Start

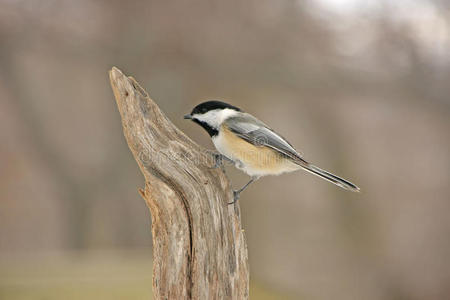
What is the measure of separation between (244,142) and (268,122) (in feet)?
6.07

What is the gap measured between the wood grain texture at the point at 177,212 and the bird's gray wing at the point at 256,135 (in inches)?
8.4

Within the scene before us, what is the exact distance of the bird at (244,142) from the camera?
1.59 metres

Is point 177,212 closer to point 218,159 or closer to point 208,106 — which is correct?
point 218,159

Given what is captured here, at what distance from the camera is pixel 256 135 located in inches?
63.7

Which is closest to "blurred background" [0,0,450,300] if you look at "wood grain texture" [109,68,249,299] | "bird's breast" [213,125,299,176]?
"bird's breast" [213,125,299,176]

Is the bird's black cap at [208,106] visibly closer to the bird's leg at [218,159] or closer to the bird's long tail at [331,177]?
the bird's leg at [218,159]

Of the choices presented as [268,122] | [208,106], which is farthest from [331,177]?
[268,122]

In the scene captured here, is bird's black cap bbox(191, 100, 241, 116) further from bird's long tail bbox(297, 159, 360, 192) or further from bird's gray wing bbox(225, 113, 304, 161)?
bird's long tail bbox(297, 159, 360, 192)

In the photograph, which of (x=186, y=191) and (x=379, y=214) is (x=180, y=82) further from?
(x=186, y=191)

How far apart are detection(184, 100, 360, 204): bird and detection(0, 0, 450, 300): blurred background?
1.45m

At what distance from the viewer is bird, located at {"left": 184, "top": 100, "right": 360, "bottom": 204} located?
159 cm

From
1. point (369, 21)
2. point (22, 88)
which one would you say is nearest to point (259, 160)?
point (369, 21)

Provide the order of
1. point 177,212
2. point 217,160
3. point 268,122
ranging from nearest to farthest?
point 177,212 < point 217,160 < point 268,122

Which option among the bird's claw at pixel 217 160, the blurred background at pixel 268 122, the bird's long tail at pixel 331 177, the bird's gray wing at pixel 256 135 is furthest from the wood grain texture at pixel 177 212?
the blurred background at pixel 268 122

End
Start

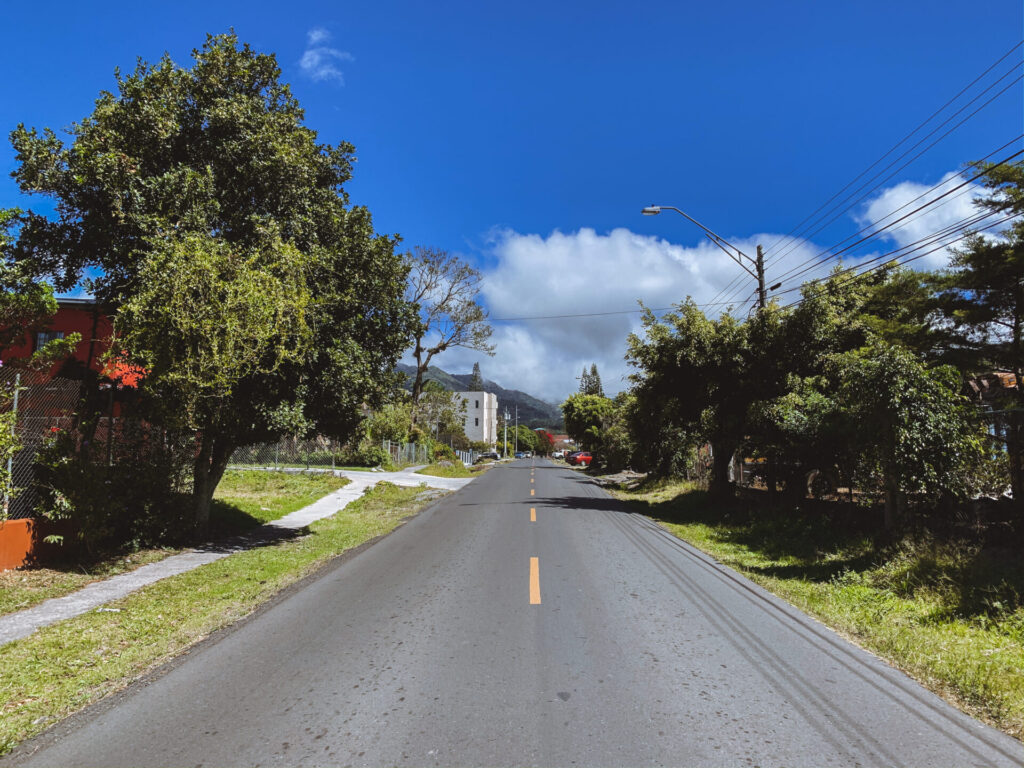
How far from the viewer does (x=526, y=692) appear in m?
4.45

End

## Aim of the exercise
Rewrite the stretch of the records from the line containing "What is the gap" through the line containing "1.59 metres", swapping "camera" for "viewer" and leaving everything else unchanged.

## Exercise result
What is the gap measured between the wood grain texture at the point at 177,212 and the bird's gray wing at the point at 256,135 (in inches)?
8.4

Within the scene before us, what is the exact distance of the bird at (244,142) from the viewer?
1.59 metres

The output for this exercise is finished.